Dr. Scott Makeig’s early interests were in music (piano and composition) and mathematics. Near the end of his undergraduate years he awoke an interest in psychology. Embarking on graduate studies, he set himself to learning more about the experience of music, first via a preparatory Master's degree in Music Theory and then at University of California, San Diego in a Ph.D. program entitled, "Experimental Music Theory." It had already become clear to him that musicology then focused only on relationships between notes on the printed score, not on the experience of music itself or what it communicated to the listener.
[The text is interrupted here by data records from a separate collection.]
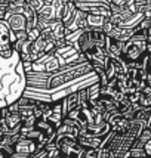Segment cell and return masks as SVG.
Returning <instances> with one entry per match:
<instances>
[{"mask_svg":"<svg viewBox=\"0 0 151 158\" xmlns=\"http://www.w3.org/2000/svg\"><path fill=\"white\" fill-rule=\"evenodd\" d=\"M76 12H77V7H76L74 2L68 0V2L65 3V6H64V10H62V16H61L62 24H64V25H68L70 22L73 21V18H74Z\"/></svg>","mask_w":151,"mask_h":158,"instance_id":"obj_9","label":"cell"},{"mask_svg":"<svg viewBox=\"0 0 151 158\" xmlns=\"http://www.w3.org/2000/svg\"><path fill=\"white\" fill-rule=\"evenodd\" d=\"M14 149L16 154H21V155H25V157H30V155H33L39 148H37V142L33 140V139L30 138H24V136H21L18 139V142L15 143Z\"/></svg>","mask_w":151,"mask_h":158,"instance_id":"obj_5","label":"cell"},{"mask_svg":"<svg viewBox=\"0 0 151 158\" xmlns=\"http://www.w3.org/2000/svg\"><path fill=\"white\" fill-rule=\"evenodd\" d=\"M144 151H145V154H147V157L151 158V140H148V142L144 145Z\"/></svg>","mask_w":151,"mask_h":158,"instance_id":"obj_15","label":"cell"},{"mask_svg":"<svg viewBox=\"0 0 151 158\" xmlns=\"http://www.w3.org/2000/svg\"><path fill=\"white\" fill-rule=\"evenodd\" d=\"M138 140H139V142H142V143H144V145L147 143L148 140H151V130H150V129H148V127L142 130V133L139 135V138H138Z\"/></svg>","mask_w":151,"mask_h":158,"instance_id":"obj_13","label":"cell"},{"mask_svg":"<svg viewBox=\"0 0 151 158\" xmlns=\"http://www.w3.org/2000/svg\"><path fill=\"white\" fill-rule=\"evenodd\" d=\"M55 143L58 146L59 155L62 158H83L84 157V148L77 142L74 138H56Z\"/></svg>","mask_w":151,"mask_h":158,"instance_id":"obj_2","label":"cell"},{"mask_svg":"<svg viewBox=\"0 0 151 158\" xmlns=\"http://www.w3.org/2000/svg\"><path fill=\"white\" fill-rule=\"evenodd\" d=\"M39 19L46 21V22H52V21H58L56 19V7L54 3H45L43 7L37 12Z\"/></svg>","mask_w":151,"mask_h":158,"instance_id":"obj_8","label":"cell"},{"mask_svg":"<svg viewBox=\"0 0 151 158\" xmlns=\"http://www.w3.org/2000/svg\"><path fill=\"white\" fill-rule=\"evenodd\" d=\"M15 50L11 43V30L7 27L6 21L0 19V58H11Z\"/></svg>","mask_w":151,"mask_h":158,"instance_id":"obj_3","label":"cell"},{"mask_svg":"<svg viewBox=\"0 0 151 158\" xmlns=\"http://www.w3.org/2000/svg\"><path fill=\"white\" fill-rule=\"evenodd\" d=\"M102 140H104V138L88 135L84 131H80L79 133V138H77V142L82 145L84 149H99L101 145H102Z\"/></svg>","mask_w":151,"mask_h":158,"instance_id":"obj_6","label":"cell"},{"mask_svg":"<svg viewBox=\"0 0 151 158\" xmlns=\"http://www.w3.org/2000/svg\"><path fill=\"white\" fill-rule=\"evenodd\" d=\"M28 3V6L31 7L33 10H36V12H39L41 7H43V5H45V2L43 0H25Z\"/></svg>","mask_w":151,"mask_h":158,"instance_id":"obj_12","label":"cell"},{"mask_svg":"<svg viewBox=\"0 0 151 158\" xmlns=\"http://www.w3.org/2000/svg\"><path fill=\"white\" fill-rule=\"evenodd\" d=\"M101 157V149H86L83 158H99Z\"/></svg>","mask_w":151,"mask_h":158,"instance_id":"obj_14","label":"cell"},{"mask_svg":"<svg viewBox=\"0 0 151 158\" xmlns=\"http://www.w3.org/2000/svg\"><path fill=\"white\" fill-rule=\"evenodd\" d=\"M5 21H6L7 27L11 31L14 33H18V31H25L27 28V18L21 14H12V12H6V16H5Z\"/></svg>","mask_w":151,"mask_h":158,"instance_id":"obj_4","label":"cell"},{"mask_svg":"<svg viewBox=\"0 0 151 158\" xmlns=\"http://www.w3.org/2000/svg\"><path fill=\"white\" fill-rule=\"evenodd\" d=\"M147 33H148V30H136L135 28V34L124 43L123 55H122L124 61H141L148 53L147 52Z\"/></svg>","mask_w":151,"mask_h":158,"instance_id":"obj_1","label":"cell"},{"mask_svg":"<svg viewBox=\"0 0 151 158\" xmlns=\"http://www.w3.org/2000/svg\"><path fill=\"white\" fill-rule=\"evenodd\" d=\"M138 103L142 108H151V87L148 84L139 92V102Z\"/></svg>","mask_w":151,"mask_h":158,"instance_id":"obj_10","label":"cell"},{"mask_svg":"<svg viewBox=\"0 0 151 158\" xmlns=\"http://www.w3.org/2000/svg\"><path fill=\"white\" fill-rule=\"evenodd\" d=\"M0 158H11V157H7L6 154H5V152H3L2 149H0Z\"/></svg>","mask_w":151,"mask_h":158,"instance_id":"obj_16","label":"cell"},{"mask_svg":"<svg viewBox=\"0 0 151 158\" xmlns=\"http://www.w3.org/2000/svg\"><path fill=\"white\" fill-rule=\"evenodd\" d=\"M123 48H124V43L123 41H119L113 37H107V44H105V50L110 56L111 59H119L122 58L123 55Z\"/></svg>","mask_w":151,"mask_h":158,"instance_id":"obj_7","label":"cell"},{"mask_svg":"<svg viewBox=\"0 0 151 158\" xmlns=\"http://www.w3.org/2000/svg\"><path fill=\"white\" fill-rule=\"evenodd\" d=\"M111 5L119 7H133V9H136L135 0H111Z\"/></svg>","mask_w":151,"mask_h":158,"instance_id":"obj_11","label":"cell"},{"mask_svg":"<svg viewBox=\"0 0 151 158\" xmlns=\"http://www.w3.org/2000/svg\"><path fill=\"white\" fill-rule=\"evenodd\" d=\"M55 158H62V157H55Z\"/></svg>","mask_w":151,"mask_h":158,"instance_id":"obj_17","label":"cell"}]
</instances>
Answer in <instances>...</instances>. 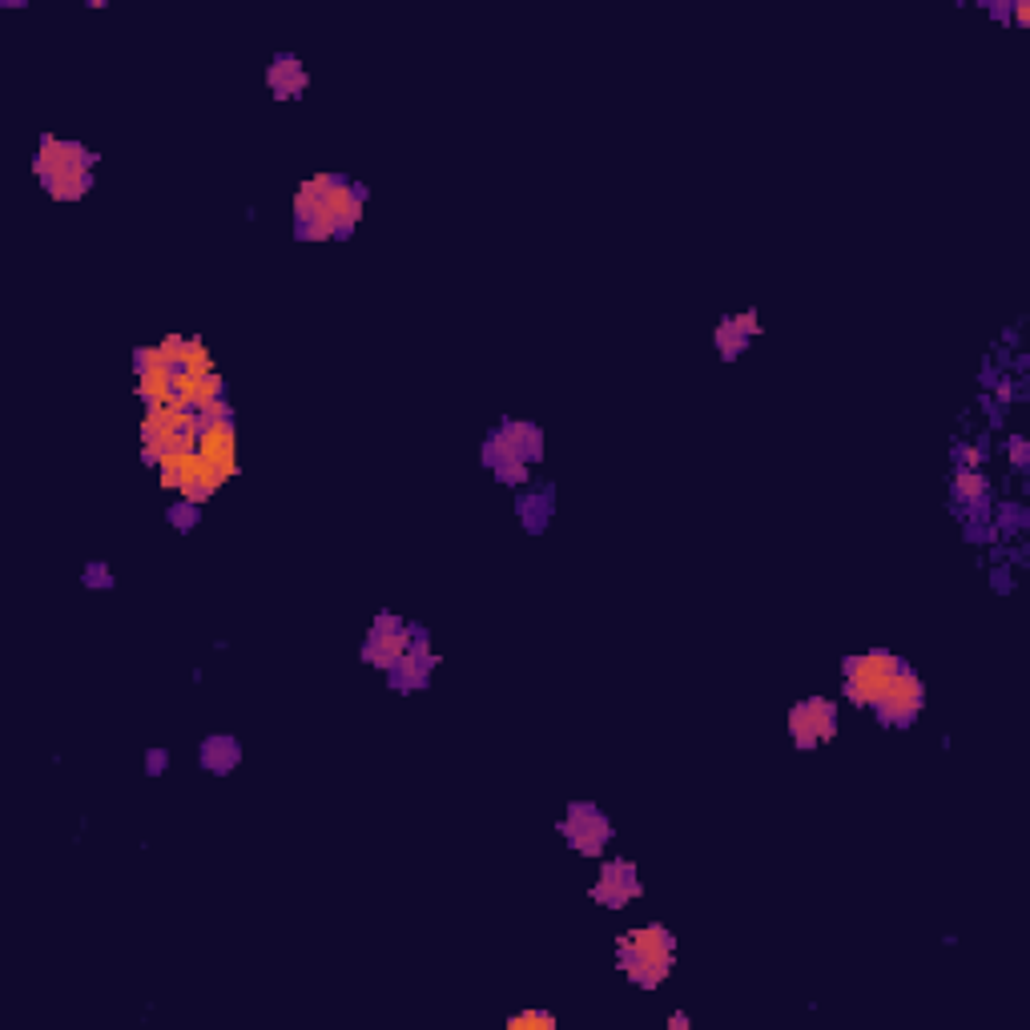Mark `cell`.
<instances>
[{"instance_id": "6da1fadb", "label": "cell", "mask_w": 1030, "mask_h": 1030, "mask_svg": "<svg viewBox=\"0 0 1030 1030\" xmlns=\"http://www.w3.org/2000/svg\"><path fill=\"white\" fill-rule=\"evenodd\" d=\"M842 697L866 709L886 729H910L926 709V684L910 660L890 649L857 652L842 660Z\"/></svg>"}, {"instance_id": "7a4b0ae2", "label": "cell", "mask_w": 1030, "mask_h": 1030, "mask_svg": "<svg viewBox=\"0 0 1030 1030\" xmlns=\"http://www.w3.org/2000/svg\"><path fill=\"white\" fill-rule=\"evenodd\" d=\"M362 660L371 669L387 672V684L395 692H419L431 684V672L439 669V652L431 649V637L422 624L402 620L399 612H379L362 640Z\"/></svg>"}, {"instance_id": "3957f363", "label": "cell", "mask_w": 1030, "mask_h": 1030, "mask_svg": "<svg viewBox=\"0 0 1030 1030\" xmlns=\"http://www.w3.org/2000/svg\"><path fill=\"white\" fill-rule=\"evenodd\" d=\"M367 186L347 174H314L294 194V237L299 242H342L359 226Z\"/></svg>"}, {"instance_id": "277c9868", "label": "cell", "mask_w": 1030, "mask_h": 1030, "mask_svg": "<svg viewBox=\"0 0 1030 1030\" xmlns=\"http://www.w3.org/2000/svg\"><path fill=\"white\" fill-rule=\"evenodd\" d=\"M101 157L85 149L81 142H65L57 134H45L32 157V174L45 186L52 202H81L94 190V174Z\"/></svg>"}, {"instance_id": "5b68a950", "label": "cell", "mask_w": 1030, "mask_h": 1030, "mask_svg": "<svg viewBox=\"0 0 1030 1030\" xmlns=\"http://www.w3.org/2000/svg\"><path fill=\"white\" fill-rule=\"evenodd\" d=\"M484 467L495 472L504 487L524 492L532 484V467L544 459V431L527 419H499L484 439Z\"/></svg>"}, {"instance_id": "8992f818", "label": "cell", "mask_w": 1030, "mask_h": 1030, "mask_svg": "<svg viewBox=\"0 0 1030 1030\" xmlns=\"http://www.w3.org/2000/svg\"><path fill=\"white\" fill-rule=\"evenodd\" d=\"M612 954H616V970L632 987L657 990L677 962V934H669V926H660V922H649V926L624 930Z\"/></svg>"}, {"instance_id": "52a82bcc", "label": "cell", "mask_w": 1030, "mask_h": 1030, "mask_svg": "<svg viewBox=\"0 0 1030 1030\" xmlns=\"http://www.w3.org/2000/svg\"><path fill=\"white\" fill-rule=\"evenodd\" d=\"M560 834H564L567 849L580 857H600L612 845V822L609 814L592 801H572L567 805L564 822H560Z\"/></svg>"}, {"instance_id": "ba28073f", "label": "cell", "mask_w": 1030, "mask_h": 1030, "mask_svg": "<svg viewBox=\"0 0 1030 1030\" xmlns=\"http://www.w3.org/2000/svg\"><path fill=\"white\" fill-rule=\"evenodd\" d=\"M789 737L797 749H822L837 737V701L834 697H805L789 709Z\"/></svg>"}, {"instance_id": "9c48e42d", "label": "cell", "mask_w": 1030, "mask_h": 1030, "mask_svg": "<svg viewBox=\"0 0 1030 1030\" xmlns=\"http://www.w3.org/2000/svg\"><path fill=\"white\" fill-rule=\"evenodd\" d=\"M640 890H644V882H640L637 866H632L629 857H612V862L600 866L596 886H592V902H600V906L609 910H624L637 902Z\"/></svg>"}, {"instance_id": "30bf717a", "label": "cell", "mask_w": 1030, "mask_h": 1030, "mask_svg": "<svg viewBox=\"0 0 1030 1030\" xmlns=\"http://www.w3.org/2000/svg\"><path fill=\"white\" fill-rule=\"evenodd\" d=\"M757 334H761L757 310H745V314H729V319H721V327L712 330V342H717L721 359H737V354H741Z\"/></svg>"}, {"instance_id": "8fae6325", "label": "cell", "mask_w": 1030, "mask_h": 1030, "mask_svg": "<svg viewBox=\"0 0 1030 1030\" xmlns=\"http://www.w3.org/2000/svg\"><path fill=\"white\" fill-rule=\"evenodd\" d=\"M266 85H270V94L279 97V101H299V97L310 89V77H307V69H302L299 57L279 52V57H274V65H270V72H266Z\"/></svg>"}, {"instance_id": "7c38bea8", "label": "cell", "mask_w": 1030, "mask_h": 1030, "mask_svg": "<svg viewBox=\"0 0 1030 1030\" xmlns=\"http://www.w3.org/2000/svg\"><path fill=\"white\" fill-rule=\"evenodd\" d=\"M197 761H202L206 772H214V777H226V772H234L237 765H242V745H237V737H230V732H214V737L202 741Z\"/></svg>"}, {"instance_id": "4fadbf2b", "label": "cell", "mask_w": 1030, "mask_h": 1030, "mask_svg": "<svg viewBox=\"0 0 1030 1030\" xmlns=\"http://www.w3.org/2000/svg\"><path fill=\"white\" fill-rule=\"evenodd\" d=\"M515 512H519V524L532 536L547 532V524H552V487H524L515 495Z\"/></svg>"}, {"instance_id": "5bb4252c", "label": "cell", "mask_w": 1030, "mask_h": 1030, "mask_svg": "<svg viewBox=\"0 0 1030 1030\" xmlns=\"http://www.w3.org/2000/svg\"><path fill=\"white\" fill-rule=\"evenodd\" d=\"M507 1030H556V1014L552 1010H524V1014H512Z\"/></svg>"}, {"instance_id": "9a60e30c", "label": "cell", "mask_w": 1030, "mask_h": 1030, "mask_svg": "<svg viewBox=\"0 0 1030 1030\" xmlns=\"http://www.w3.org/2000/svg\"><path fill=\"white\" fill-rule=\"evenodd\" d=\"M202 504H194V499H182V504H174L169 512H165V519L174 527H182V532H190V527H197V519H202Z\"/></svg>"}, {"instance_id": "2e32d148", "label": "cell", "mask_w": 1030, "mask_h": 1030, "mask_svg": "<svg viewBox=\"0 0 1030 1030\" xmlns=\"http://www.w3.org/2000/svg\"><path fill=\"white\" fill-rule=\"evenodd\" d=\"M1027 447H1030V444L1022 439V435H1010V439H1007V455H1010V467H1014V472H1030Z\"/></svg>"}, {"instance_id": "e0dca14e", "label": "cell", "mask_w": 1030, "mask_h": 1030, "mask_svg": "<svg viewBox=\"0 0 1030 1030\" xmlns=\"http://www.w3.org/2000/svg\"><path fill=\"white\" fill-rule=\"evenodd\" d=\"M85 587H114V572L105 564H89L85 567Z\"/></svg>"}, {"instance_id": "ac0fdd59", "label": "cell", "mask_w": 1030, "mask_h": 1030, "mask_svg": "<svg viewBox=\"0 0 1030 1030\" xmlns=\"http://www.w3.org/2000/svg\"><path fill=\"white\" fill-rule=\"evenodd\" d=\"M165 769H169V752H165V749H149V752H145V772H149V777H162Z\"/></svg>"}, {"instance_id": "d6986e66", "label": "cell", "mask_w": 1030, "mask_h": 1030, "mask_svg": "<svg viewBox=\"0 0 1030 1030\" xmlns=\"http://www.w3.org/2000/svg\"><path fill=\"white\" fill-rule=\"evenodd\" d=\"M994 587H1002V592H1010V567H994Z\"/></svg>"}, {"instance_id": "ffe728a7", "label": "cell", "mask_w": 1030, "mask_h": 1030, "mask_svg": "<svg viewBox=\"0 0 1030 1030\" xmlns=\"http://www.w3.org/2000/svg\"><path fill=\"white\" fill-rule=\"evenodd\" d=\"M669 1027H672V1030H689V1014H672Z\"/></svg>"}]
</instances>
Exploring graduate courses across the University of California, San Diego campus, all of which might now be housed in a division of Cognitive Neuroscience, he was introduced to his scientific mentor, Robert Galambos, an experimental neurophysiologist and UCSD Neurosciences founder who was then working with human electrical brain activity and needed a final laboratory assistant. There he was able to put his background knowledge of programming and signal processing to use, leading to a Ph.D. in 'Music Psychobiology' -- perhaps the first on this topic. Dr. Makeig has always tried to remain free of established conceptions that hold can back scientific progress, keeping in mind advice he heard early on to “think deeply about simple things” in whatever he studies.

Outside of his lab, Dr. Makeig maintains an active interest in music, playing the piano, currently attempting to learn to play Bach on the violin, and again composing for UC MERCI events.